Actually, no. You may be doing more harm than good by excluding your child from her healthcare.
Why We Don't Want to Hear It
Children should be involved in caring for their bodies as early as possible. Toddlers who haven't been exposed to medical discussions during their visits to the pediatrician become older children who are uniformed and uninvolved in their own health. Infants are helpless, and depend entirely on their parents to control all treatment from wellness information to consent, but as children grow they are expected to take on more responsibility.
So, how do we help our kids make this transition? Easy: In steps. These steps begin with a toddler high-fiving her doctor and answering a few simple questions. This toddler will grow into a preschooler who can name her medications and allergies, and eventually develop into an adolescent who can articulately describe her health issues, understand the benefits of her medicines, and call in for prescription refills. This way, parents go from controller to consultant in a gradual, seamless fashion, and children don't feel unprepared when their time comes to take on the load. (Check out this age-by-age guide to kids' relationships with their doctors.)
What You Should Say
You're finally ready to bite the bullet and give some responsibility to your child, but how do you go about it? Talk to your doctor before your appointment. Try asking, "What do you think is reasonable to discuss in front of my child?" or "How do I explain this to my child in a developmentally appropriate way?"
There is always at least some element of the diagnosis your child should be aware of. For example, a toddler with thyroid disease may not know the ins and outs of thyroid hormone binding globulin, but she surely knows that she takes a pill on a daily basis. She might even know that she is different, in this respect, because her sibling doesn't take such a pill, so she should know at least where this thyroid gland is; a young child will learn to proudly point to her neck and take charge of this issue. This is step one, and it should happen as early as developmentally appropriate. Fight your instinct to jump in to ask and answer questions for her at her next doctor's visit. This natural parental reflex can interfere with the overall process of bonding with her doctor and taking charge of her own care.
Helping Parents Deal
The instinct to protect our kids is not unlike that of a lioness guarding her little cub. The knowledge that our child has a chronic disease or illness is something we might be tempted to withhold from our vulnerable cub, because this lends a false sense that we are protecting her from the burden of knowledge—and in a strange and irrational way, from the disease itself.

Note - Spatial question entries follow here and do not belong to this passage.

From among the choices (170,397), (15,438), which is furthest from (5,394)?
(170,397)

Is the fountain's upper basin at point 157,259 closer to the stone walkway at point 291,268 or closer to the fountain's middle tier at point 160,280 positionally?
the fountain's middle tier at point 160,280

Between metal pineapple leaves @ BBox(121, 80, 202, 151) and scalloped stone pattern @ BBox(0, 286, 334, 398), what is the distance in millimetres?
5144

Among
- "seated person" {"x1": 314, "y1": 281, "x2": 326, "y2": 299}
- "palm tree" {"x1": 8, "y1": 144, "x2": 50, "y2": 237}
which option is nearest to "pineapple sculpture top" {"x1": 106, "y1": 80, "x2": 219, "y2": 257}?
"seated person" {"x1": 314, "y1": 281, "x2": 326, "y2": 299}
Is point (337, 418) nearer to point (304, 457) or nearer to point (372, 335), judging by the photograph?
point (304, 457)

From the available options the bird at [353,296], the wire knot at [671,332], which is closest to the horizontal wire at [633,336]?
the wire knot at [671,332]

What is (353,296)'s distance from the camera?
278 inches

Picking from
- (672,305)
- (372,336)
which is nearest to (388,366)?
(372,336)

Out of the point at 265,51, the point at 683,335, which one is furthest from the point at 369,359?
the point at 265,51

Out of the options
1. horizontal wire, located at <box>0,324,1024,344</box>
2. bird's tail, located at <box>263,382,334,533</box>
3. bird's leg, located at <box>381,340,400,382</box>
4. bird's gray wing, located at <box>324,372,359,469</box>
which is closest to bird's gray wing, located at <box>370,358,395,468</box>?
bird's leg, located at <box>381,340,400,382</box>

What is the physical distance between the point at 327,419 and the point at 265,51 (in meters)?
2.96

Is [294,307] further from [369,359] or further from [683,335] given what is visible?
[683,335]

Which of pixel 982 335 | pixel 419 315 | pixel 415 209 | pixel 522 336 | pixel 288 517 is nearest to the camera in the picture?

Additionally, in some cultures, parents withhold information as an avoidance method because a sense of embarrassment exists about the child's condition. A child with a "defect"—one who has a medical illness or disability—may be a source of shame in some families. In these cases, hiding the issue is tempting (but futile).
Taking the tack of withholding information has many pitfalls. We often underestimate our children. As we know, a nine-month-old understands much more than she can verbally express, and older children are typically farther ahead of the learning curve than we give them credit for. How many times has your child surprised you by reaching a developmental milestone that you didn't think she was ready to attain for a long while? For example, the infant who rolls for the first time ... off of the changing table!
The lesson here? Start to give your kids developmentally appropriate involvement in and control over their healthcare as early as possible. Understand that control and knowledge are power for a child—even a small child—so bite your tongue. You and your pediatrician will be very glad you did.